By Ankita Purohit
Nutritious & healthy drinks for your kiddoz
In the busy life, women often forget to take care of their kids especially if their food intake is concerned. The scenario is even more complex in the case of working women. One needs to prepare those kinds of meals that do not require much time to prepare. Here I am talking about healthy drinks for kids whose ages are up to 12 years. Since children grow with time so fast they need specific amounts of vitamins, iron, proteins, calcium, etc. so that they grow taller soon, build healthy bones and muscles and have enhanced hemoglobin and immune system as well. After 12 years the requirement changes as they enter teenage group. Following is the list of nutritious and healthy drinks for your kiddoz.
1. Milk:
Milk contains the calcium and vitamin D in adequate amount. Children must have it on daily basis. Calcium is a must for building bones and muscles. Vitamin D helps the calcium get absorbed by the body. Without vitamin D calcium is useless. The milk contains both and so children need to take this at least twice a day. Talk with your pediatrician regarding this. He or she will help you with the proper amounts. Chronic disorders like diabetes and high cholesterol run in some families. In that case children need to take fat free milk. Whether or not the milk contains the fats, there is no compromise in the amount of calcium in any of the case. Therefore, you must not be concerned regarding this. Some children are lactose intolerant. In this case, some other source of calcium is recommended.
2. Citrus juices:
This includes oranges, lemon, grapefruit, etc. The market is flooded with “health” drinks that promise the consumers for providing adequate health. But this is far from the truth. Your child doesn’t need artificial form of juices loaded with lots of sugar and artificially induced vitamins. They need natural vitamins. Most women do not get the time to actually make it at home so buying from the stores sounds easy, and along with it the terms like “real fruit”, “nutritious”, “healthy” do their job. Fruits contain natural sugar that get digested easily. The added sugar does exactly opposite. It does more harm than good, especially if your child does not involve in outdoor activities. It brings laziness, and probably diabetes at later age. The reason why canned or bottled juices have artificial vitamins is whenever a fruit is somehow heated or refined in any form it loses its natural vitamin C contents. If you think you are lacking time, prepare greater amount of juice once and freeze it. Whenever you want to give it to your child take it out 2 to 3 hours before, depending on the climate wherever you live. Do not heat it else it will lose the essential vitamin C. If you live in cold climate do not give this juice so regularly else your child will catch cough and cold. Prefer to give it at room temperature.
3. Smoothies:
Many children find it boring to eat the whole fruit, so trying the recipes would be tasty as well as healthy. Generally smoothies are avoided since these contain lots of sugar and fats but here I am about to share healthy smoothies that could be given once in a week or so.
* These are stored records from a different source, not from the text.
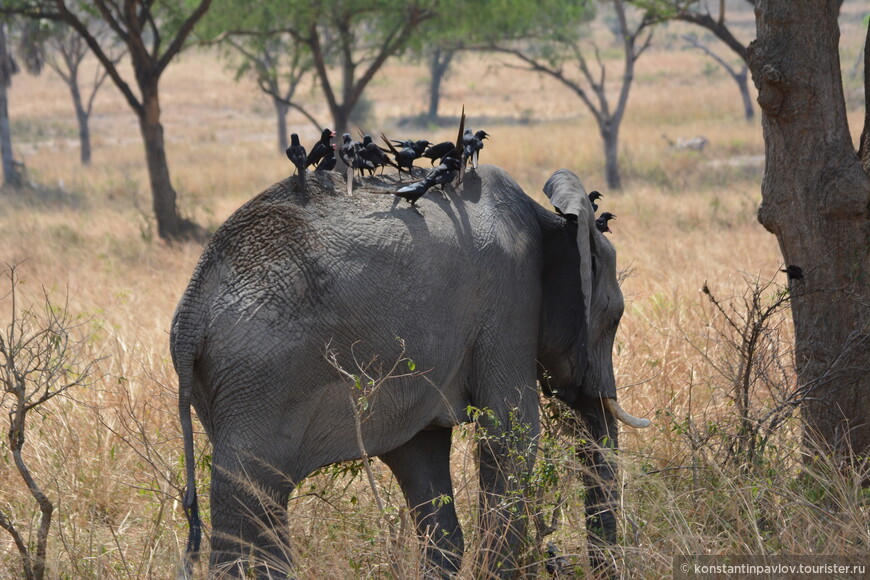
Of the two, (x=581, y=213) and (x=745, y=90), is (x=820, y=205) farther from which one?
(x=745, y=90)

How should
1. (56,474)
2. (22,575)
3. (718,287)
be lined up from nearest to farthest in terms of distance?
(22,575) < (56,474) < (718,287)

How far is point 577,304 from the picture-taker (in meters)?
3.98

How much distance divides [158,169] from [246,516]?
11091mm

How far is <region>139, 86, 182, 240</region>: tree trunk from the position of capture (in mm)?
13289

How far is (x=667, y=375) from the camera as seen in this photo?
5777 mm

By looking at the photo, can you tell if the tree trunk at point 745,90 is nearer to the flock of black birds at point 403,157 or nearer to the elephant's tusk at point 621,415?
the elephant's tusk at point 621,415

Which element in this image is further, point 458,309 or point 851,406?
point 851,406

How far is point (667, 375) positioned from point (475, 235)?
8.17ft

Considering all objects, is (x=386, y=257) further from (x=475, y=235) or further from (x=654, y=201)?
(x=654, y=201)

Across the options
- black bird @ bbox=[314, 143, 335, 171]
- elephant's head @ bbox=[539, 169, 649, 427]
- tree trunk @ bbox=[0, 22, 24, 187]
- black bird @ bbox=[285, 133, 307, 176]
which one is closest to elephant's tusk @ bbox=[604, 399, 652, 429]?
elephant's head @ bbox=[539, 169, 649, 427]

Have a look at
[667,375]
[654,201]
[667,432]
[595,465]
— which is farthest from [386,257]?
[654,201]

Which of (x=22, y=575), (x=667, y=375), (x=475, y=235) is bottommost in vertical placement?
(x=22, y=575)

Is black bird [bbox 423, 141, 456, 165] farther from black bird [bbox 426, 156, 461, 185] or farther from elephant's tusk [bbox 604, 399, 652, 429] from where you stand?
elephant's tusk [bbox 604, 399, 652, 429]

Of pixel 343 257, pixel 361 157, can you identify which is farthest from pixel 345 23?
pixel 343 257
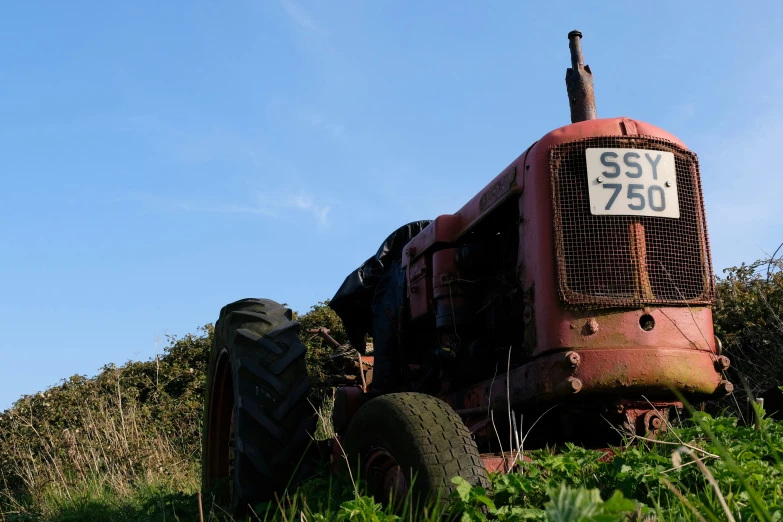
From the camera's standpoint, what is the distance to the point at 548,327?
3.36 metres

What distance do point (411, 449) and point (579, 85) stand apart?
2.17 meters

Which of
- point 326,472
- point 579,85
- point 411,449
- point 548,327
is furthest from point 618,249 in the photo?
point 326,472

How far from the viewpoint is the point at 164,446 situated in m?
9.10

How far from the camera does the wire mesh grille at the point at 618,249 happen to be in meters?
3.40

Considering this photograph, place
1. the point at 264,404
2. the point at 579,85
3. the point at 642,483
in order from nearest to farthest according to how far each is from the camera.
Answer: the point at 642,483
the point at 579,85
the point at 264,404

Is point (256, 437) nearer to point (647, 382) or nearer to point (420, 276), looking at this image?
point (420, 276)

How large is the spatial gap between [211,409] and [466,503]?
3.35 m

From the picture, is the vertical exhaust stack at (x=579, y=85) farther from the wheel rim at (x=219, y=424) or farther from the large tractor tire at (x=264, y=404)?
the wheel rim at (x=219, y=424)

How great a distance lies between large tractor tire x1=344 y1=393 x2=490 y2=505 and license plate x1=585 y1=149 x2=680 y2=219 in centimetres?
118

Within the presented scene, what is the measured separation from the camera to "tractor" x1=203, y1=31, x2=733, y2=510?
3154 millimetres

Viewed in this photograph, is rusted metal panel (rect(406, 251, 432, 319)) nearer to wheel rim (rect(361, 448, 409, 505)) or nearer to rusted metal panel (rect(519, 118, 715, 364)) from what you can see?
rusted metal panel (rect(519, 118, 715, 364))

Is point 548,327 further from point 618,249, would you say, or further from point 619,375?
point 618,249

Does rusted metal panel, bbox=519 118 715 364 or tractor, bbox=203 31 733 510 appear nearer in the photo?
tractor, bbox=203 31 733 510

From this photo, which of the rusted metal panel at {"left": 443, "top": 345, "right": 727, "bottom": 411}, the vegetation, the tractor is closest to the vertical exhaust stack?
the tractor
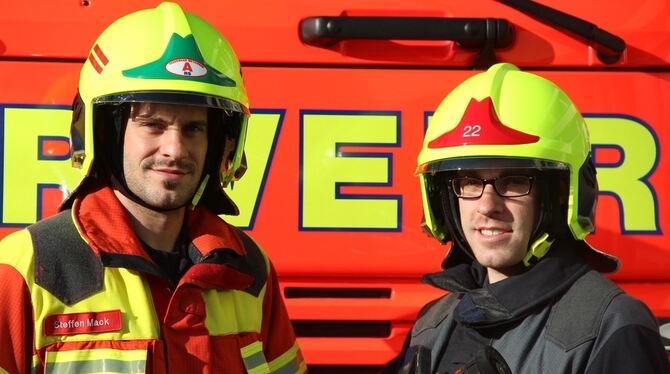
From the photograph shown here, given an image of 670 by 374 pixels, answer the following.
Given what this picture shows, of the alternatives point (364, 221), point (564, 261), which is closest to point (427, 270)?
point (364, 221)

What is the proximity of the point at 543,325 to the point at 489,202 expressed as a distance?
31 cm

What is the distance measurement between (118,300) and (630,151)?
5.19 ft

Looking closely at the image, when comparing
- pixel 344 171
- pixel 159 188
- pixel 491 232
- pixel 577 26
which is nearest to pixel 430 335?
pixel 491 232

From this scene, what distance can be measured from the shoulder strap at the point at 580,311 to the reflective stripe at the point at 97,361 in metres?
0.89

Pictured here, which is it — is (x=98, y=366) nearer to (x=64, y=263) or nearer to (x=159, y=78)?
(x=64, y=263)

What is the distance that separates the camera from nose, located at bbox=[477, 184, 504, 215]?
2.55 meters

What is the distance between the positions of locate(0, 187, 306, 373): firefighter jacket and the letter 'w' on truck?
21.6 inches

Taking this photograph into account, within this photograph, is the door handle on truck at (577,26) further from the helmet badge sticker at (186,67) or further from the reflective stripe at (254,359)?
the reflective stripe at (254,359)

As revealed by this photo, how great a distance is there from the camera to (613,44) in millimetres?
3213

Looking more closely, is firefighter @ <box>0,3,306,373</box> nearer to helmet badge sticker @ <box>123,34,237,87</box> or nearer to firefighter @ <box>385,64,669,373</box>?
helmet badge sticker @ <box>123,34,237,87</box>

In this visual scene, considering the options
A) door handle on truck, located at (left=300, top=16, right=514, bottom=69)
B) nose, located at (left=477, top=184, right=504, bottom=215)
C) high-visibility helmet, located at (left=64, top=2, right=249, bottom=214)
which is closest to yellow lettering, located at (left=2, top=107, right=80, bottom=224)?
high-visibility helmet, located at (left=64, top=2, right=249, bottom=214)

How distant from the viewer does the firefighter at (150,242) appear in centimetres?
233

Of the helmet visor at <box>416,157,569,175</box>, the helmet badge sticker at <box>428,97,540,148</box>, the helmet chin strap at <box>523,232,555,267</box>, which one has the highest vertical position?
the helmet badge sticker at <box>428,97,540,148</box>

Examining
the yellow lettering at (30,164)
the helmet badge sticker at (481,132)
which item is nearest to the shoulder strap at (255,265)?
the helmet badge sticker at (481,132)
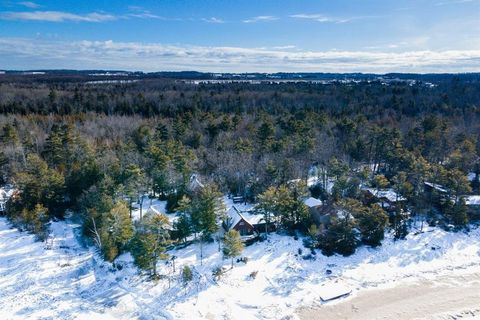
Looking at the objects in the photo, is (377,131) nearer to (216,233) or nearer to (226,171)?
(226,171)

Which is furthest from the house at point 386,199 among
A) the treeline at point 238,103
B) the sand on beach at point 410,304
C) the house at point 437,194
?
the treeline at point 238,103

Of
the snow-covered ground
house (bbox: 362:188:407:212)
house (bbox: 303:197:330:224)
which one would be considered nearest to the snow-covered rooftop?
house (bbox: 362:188:407:212)

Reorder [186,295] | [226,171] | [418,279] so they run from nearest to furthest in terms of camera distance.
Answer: [186,295] < [418,279] < [226,171]

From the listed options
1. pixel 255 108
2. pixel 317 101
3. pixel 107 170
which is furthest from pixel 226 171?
pixel 317 101

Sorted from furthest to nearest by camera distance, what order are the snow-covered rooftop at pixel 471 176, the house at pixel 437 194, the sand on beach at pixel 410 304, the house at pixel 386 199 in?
the snow-covered rooftop at pixel 471 176, the house at pixel 437 194, the house at pixel 386 199, the sand on beach at pixel 410 304

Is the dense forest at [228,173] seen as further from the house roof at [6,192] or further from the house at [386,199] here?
the house roof at [6,192]

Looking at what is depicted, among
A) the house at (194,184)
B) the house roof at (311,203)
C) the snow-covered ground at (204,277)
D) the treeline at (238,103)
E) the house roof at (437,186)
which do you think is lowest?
the snow-covered ground at (204,277)
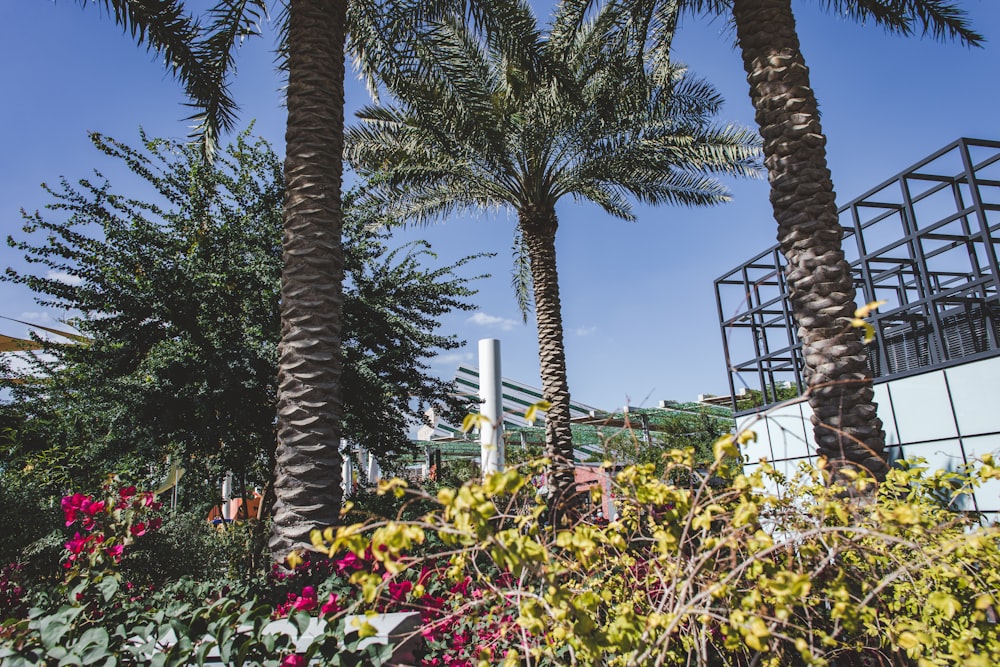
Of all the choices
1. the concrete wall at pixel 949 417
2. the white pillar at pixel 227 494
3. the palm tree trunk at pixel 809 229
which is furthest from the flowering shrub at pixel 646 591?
the white pillar at pixel 227 494

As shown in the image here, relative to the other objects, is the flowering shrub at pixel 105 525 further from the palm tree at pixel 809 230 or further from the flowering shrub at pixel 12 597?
the palm tree at pixel 809 230

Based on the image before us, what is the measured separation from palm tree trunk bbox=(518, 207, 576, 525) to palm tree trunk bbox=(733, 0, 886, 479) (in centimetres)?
536

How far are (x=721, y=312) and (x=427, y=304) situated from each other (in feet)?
20.9

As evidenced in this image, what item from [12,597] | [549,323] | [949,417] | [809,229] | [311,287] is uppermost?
[549,323]

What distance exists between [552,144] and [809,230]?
695 cm

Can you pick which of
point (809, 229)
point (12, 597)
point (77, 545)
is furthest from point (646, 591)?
point (12, 597)

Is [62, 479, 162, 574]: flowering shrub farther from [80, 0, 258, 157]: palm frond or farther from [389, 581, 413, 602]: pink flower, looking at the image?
[80, 0, 258, 157]: palm frond

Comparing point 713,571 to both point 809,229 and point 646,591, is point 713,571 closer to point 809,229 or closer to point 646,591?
point 646,591

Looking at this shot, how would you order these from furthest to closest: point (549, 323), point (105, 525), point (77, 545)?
point (549, 323)
point (105, 525)
point (77, 545)

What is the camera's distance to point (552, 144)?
37.2 feet

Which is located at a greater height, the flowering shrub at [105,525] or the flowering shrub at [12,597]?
the flowering shrub at [105,525]

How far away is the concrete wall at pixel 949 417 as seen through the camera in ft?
23.1

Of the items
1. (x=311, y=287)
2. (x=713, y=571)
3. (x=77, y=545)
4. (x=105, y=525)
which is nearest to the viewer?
(x=713, y=571)

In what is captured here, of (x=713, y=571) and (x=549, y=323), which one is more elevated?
(x=549, y=323)
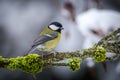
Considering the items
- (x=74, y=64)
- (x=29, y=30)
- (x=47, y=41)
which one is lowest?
(x=74, y=64)

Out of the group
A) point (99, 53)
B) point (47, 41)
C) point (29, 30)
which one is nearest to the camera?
point (99, 53)

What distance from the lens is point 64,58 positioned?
246 cm

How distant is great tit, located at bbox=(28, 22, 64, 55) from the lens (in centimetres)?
287

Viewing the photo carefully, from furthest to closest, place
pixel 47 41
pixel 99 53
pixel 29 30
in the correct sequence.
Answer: pixel 29 30, pixel 47 41, pixel 99 53

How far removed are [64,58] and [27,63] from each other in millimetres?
222

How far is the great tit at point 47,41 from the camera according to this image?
2.87m

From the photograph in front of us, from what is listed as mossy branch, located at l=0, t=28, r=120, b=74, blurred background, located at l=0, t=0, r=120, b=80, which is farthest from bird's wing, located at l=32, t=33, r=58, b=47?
blurred background, located at l=0, t=0, r=120, b=80

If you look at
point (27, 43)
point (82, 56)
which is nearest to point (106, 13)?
point (82, 56)

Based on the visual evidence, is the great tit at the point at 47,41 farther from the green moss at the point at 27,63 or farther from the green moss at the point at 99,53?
the green moss at the point at 99,53

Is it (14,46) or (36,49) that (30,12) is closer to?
(14,46)

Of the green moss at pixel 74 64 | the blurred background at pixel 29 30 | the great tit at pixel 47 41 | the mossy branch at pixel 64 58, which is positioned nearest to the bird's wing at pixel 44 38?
the great tit at pixel 47 41

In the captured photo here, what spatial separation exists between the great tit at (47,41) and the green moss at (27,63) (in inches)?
7.9

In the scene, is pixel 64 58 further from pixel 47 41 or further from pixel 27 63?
pixel 47 41

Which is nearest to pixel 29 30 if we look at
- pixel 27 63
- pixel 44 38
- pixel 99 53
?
pixel 44 38
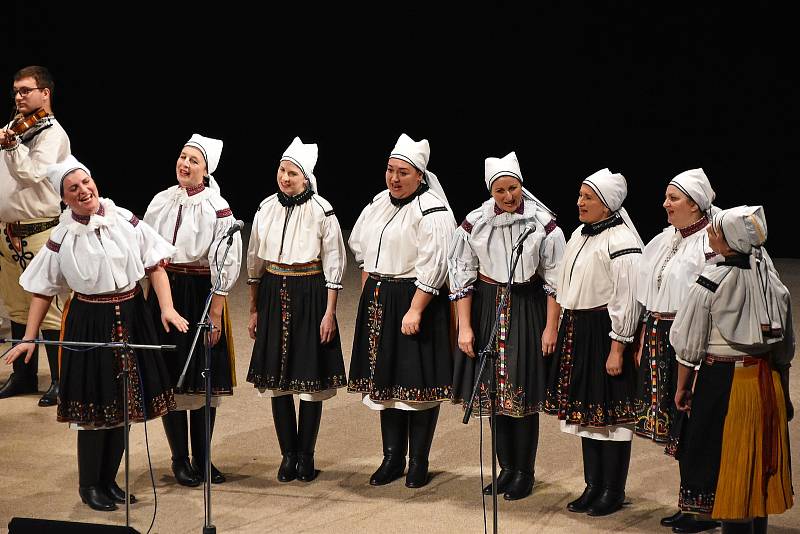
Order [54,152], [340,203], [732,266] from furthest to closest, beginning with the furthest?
[340,203] → [54,152] → [732,266]

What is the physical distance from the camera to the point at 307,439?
16.9 feet

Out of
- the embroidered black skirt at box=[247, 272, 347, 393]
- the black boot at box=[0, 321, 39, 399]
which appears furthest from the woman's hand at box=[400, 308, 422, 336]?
the black boot at box=[0, 321, 39, 399]

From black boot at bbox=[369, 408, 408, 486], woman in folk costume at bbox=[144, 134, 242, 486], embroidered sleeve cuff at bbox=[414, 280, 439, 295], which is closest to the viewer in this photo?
embroidered sleeve cuff at bbox=[414, 280, 439, 295]

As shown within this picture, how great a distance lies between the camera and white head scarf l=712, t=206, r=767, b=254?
3.67 meters

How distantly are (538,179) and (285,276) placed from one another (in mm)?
5464

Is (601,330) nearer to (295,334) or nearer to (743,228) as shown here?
(743,228)

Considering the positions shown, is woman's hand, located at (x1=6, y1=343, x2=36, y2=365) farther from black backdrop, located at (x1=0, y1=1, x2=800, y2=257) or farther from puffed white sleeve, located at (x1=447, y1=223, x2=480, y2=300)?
black backdrop, located at (x1=0, y1=1, x2=800, y2=257)

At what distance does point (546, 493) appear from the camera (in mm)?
4969

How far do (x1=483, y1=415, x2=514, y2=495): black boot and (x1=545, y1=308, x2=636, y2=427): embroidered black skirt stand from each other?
0.40 metres

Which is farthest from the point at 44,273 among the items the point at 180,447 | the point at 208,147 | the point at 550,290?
the point at 550,290

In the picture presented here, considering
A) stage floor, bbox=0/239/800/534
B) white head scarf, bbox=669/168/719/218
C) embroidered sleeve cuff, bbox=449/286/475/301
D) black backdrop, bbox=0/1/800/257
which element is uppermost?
black backdrop, bbox=0/1/800/257

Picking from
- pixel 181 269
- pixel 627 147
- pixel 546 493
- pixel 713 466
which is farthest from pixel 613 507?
pixel 627 147

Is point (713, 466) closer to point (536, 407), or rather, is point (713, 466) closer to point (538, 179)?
point (536, 407)

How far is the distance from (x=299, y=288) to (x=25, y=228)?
1965 mm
a) Strawberry smoothie – Strawberries contain lots of anti-oxidants that fight against the free radicals. Free radicals are formed on daily basis and a child must need to have antioxidants frequently.
Take 4 to 5 strawberries, 4 tablespoon thick yogurt, half cup water and 1 tablespoon organic honey. Blend them altogether in a blender and serve it to your child immediately. This is best to serve when your child returns home right after playing an outdoor game in the evening. It could be used as a part of morning breakfast. You may do other experiments with it like reduce the amount of strawberries and add half a small banana to it. You may also try this recipe with blackberries, blueberries, raspberries, anything you find at your nearby store.
b) Avocado smoothie – Avocados contain omega-3 fatty acids that are known to be good fats. It is also rich in anti-oxidants, alpha-carotene, beta-carotene, fiber and carotenoids zeaxanthin. Omega-3s are known for brain boosting capability. The fiber content slows down the digestion keeping the child feel full for longer hours. It reverses the effects of insulin resistance. This fruit is much more better than those artificial fats and carbohydrates that are found in many so-called healthy foods and drinks.
In this you will require half part of a small avocado, juice prepared from a small orange, half lemon juice, 1 tablespoon of organic honey, 2 tablespoon yogurt. Blend all these ingredients together in a blender and serve to your child right after that. If your child wants sweeter taste, add more honey but not sugar.
The reason why yogurt is used in both the smoothies is because yogurt keeps the liver healthy by promoting pro-biotic “good” bacteria. It therefore aids in proper digestion. One may also choose fat-free yogurt for the above recipes.
4. Coconut water:
Coconut water hydrates the body well. It also maintains the energy levels. Coconut is known for fighting against urinary tract infection, promoting bone health (due to calcium content), treating intestinal worms, and preventing muscle cramps (due to potassium content).
Children easily get attracted towards aerated drinks, flavored milk shakes, etc. and it is not possible to deny their every demand like every time. Hence, it is better to limit their intake to specific amounts and that too after a specific time period like once or twice in a month. This will satisfy their hunger and they won’t complain against your over-strictness.